La famiglia Nagler era composta da Salo, Adele e Giacomo, il loro unico figlio. Salo Nagler, ebreo, nacque a Sloboda, nell’attuale Ucraina, il 23 marzo 1886.  Adele Fitzer, sua moglie, a Stanislawow in Polonia, il 19 ottobre 1888. Il 19 luglio 1913 venne al mondo il piccolo Giacomo, sempre a Stanislawow, in Polonia. Nel maggio 1920 Salo si trasferì insieme alla sua famiglia a Trieste ed intraprese la carriera di commerciante avviando un negozio di ferramenta. Salo, Adele e Giacomo sarebbero dovuti partire per l’America nel luglio del 1940. I documenti erano pronti, tutto era pronto per raggiungere il fratello di Salo, Emanuele, che viveva a New York. Le cose però non andarono come sarebbero dovute andare. L’Italia entrerà il guerra il 10 giugno di quell’anno e la sorte della famiglia Nagler ne sarà irrimediabilmente segnata. Un mese dopo lo scoppio della guerra Salo fu arrestato e poi internato nel campo di concentramento di Casoli. I primi giorni dell’aprile del 1941 venne trasferito a Lanciano. Il 7 giugno di quello stesso anno arrivò nel campo di internamento di Castel Frentano, insieme alla moglie Adele. Il figlio Giacomo fu arrestato e poi internato nel campo di concentramento di Ferramonti di Tarsia il 29 luglio 1940. Il 14 settembre fu trasferito nel campo di Casoli. Il 6 dicembre giunse nel campo di internamento di Castel Frentano, dove erano già i suoi genitori.

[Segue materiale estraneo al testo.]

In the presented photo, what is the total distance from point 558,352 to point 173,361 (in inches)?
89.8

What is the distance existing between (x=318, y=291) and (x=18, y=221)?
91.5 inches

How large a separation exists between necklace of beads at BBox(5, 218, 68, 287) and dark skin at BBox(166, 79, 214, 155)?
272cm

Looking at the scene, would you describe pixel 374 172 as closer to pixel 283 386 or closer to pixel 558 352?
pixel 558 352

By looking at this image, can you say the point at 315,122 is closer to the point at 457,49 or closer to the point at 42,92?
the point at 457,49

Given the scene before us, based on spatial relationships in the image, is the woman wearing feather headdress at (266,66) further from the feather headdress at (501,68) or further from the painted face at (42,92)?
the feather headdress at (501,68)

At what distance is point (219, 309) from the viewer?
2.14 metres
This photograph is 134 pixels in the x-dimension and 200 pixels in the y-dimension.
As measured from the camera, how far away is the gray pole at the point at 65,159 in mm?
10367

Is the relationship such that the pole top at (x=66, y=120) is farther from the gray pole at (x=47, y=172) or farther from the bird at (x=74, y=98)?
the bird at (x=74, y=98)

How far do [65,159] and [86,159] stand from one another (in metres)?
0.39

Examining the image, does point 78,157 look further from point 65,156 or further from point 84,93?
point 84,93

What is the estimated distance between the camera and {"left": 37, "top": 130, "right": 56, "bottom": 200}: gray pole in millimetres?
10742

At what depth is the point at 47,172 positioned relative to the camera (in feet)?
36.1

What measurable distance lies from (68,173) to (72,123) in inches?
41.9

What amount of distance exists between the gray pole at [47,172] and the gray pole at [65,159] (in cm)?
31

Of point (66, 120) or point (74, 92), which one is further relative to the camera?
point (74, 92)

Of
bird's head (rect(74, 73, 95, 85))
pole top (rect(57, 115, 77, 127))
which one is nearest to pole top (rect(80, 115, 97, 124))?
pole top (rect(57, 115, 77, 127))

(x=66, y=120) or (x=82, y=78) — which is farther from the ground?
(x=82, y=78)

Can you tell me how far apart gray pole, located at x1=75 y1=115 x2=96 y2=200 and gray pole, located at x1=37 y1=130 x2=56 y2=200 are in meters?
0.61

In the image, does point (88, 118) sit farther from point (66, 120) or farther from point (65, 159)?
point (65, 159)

Per quanto riguarda la famiglia Fuerst sappiamo che era composta unicamente da moglie e marito, i quali nomi erano Betty ed Arturo. Arturo Fuerst, ebreo, nacque a Danzica, in Polonia, il 6 gennaio 1886. Betty Abrahamson, ebrea, nacque a Karthaus, in Germania, il 16 aprile 1892. Nel novembre del 1939 si trasferirono insieme a Trieste, città in cui Arturo intraprese anch’egli, come Salo Nagler, la carriera di commerciante. Arturo venne arrestato e poi internato nel campo di concentramento di  Casoli,  il 10 luglio 1940. Il 23 novembre fu trasferito a San Vito Chietino, dove venne raggiunto dalla moglie il 16 maggio 1941. Il 25 maggio 1941 si stabilirono nel campo di internamento di Castel Frentano.

Di queste due famiglie abbiamo pochissime notizie, ma è la più importante a non essere stata persa, la notizia che ci permette di ricucire la trama intrecciata delle loro storie, la notizia che ci permette di essere qui oggi a fare memoria di loro, qui in questo preciso luogo.

Salo, Adele, Giacomo, Arturo e Betty, dopo essere stati arrestati i primi di novembre del 1943 da Castel Frentano vennero trasferiti nel carcere di San Vittore a Milano, e poi caricati sul convoglio n.6  (binario 21) che li portò, il 6 febbraio 1944 nel campo di sterminio di Auschwitz-Birkenau. Si tratta dello stesso convoglio che ospitò la famiglia Grauer, composta da Samuel, Rosa e i loro figlioli Tito e Marco, i cui nomi sono incisi sulle pietre d’inciampo posizionate a Lanciano lo scorso 16 gennaio 2019.

Vite che camminano all’unisono e che si fanno portatrici del vissuto di tante altre famiglie, che come loro hanno patito la “pena” di esser nati ebrei in un mondo che concepisce l’altro come diverso e non come fratello, amico o simile.  Anche oggi risentiamo di questa tendenza, in un momento storico in cui l’accoglienza, il confronto e l’uguaglianza dovrebbero essere valori ben radicati, visti gli errori commessi nel passato.

“ E voi, imparate che occorre vedere
e non guardare in aria; occorre agire
e non parlare. Questo mostro stava,
una volta, per governare il mondo!
I popoli lo spensero, ma ora non
cantiamo vittoria troppo presto:
il grembo da cui nacque è ancor fecondo.”
(Bertold Brecht)

Desidero lasciarvi con questa frase, la quale dovrebbe costituire per molti uno spunto di riflessione nei confronti di ciò che è accaduto e di ciò che sta accadendo oggi. Mi piacerebbe porre l’accento sul valore della memoria, memoria come arma contro l’oblio. Fare memoria è importante per non commettere gli stessi errori, per attualizzare il passato e trarne insegnamento, per costruire un mondo migliore, un mondo diverso. Spetta a noi giovani specchiarci sulle lamine d’oro di queste pietre d’inciampo, coglierne il senso più profondo e farci portatori di questo messaggio affinché l’uomo non si macchi più di simili orrori.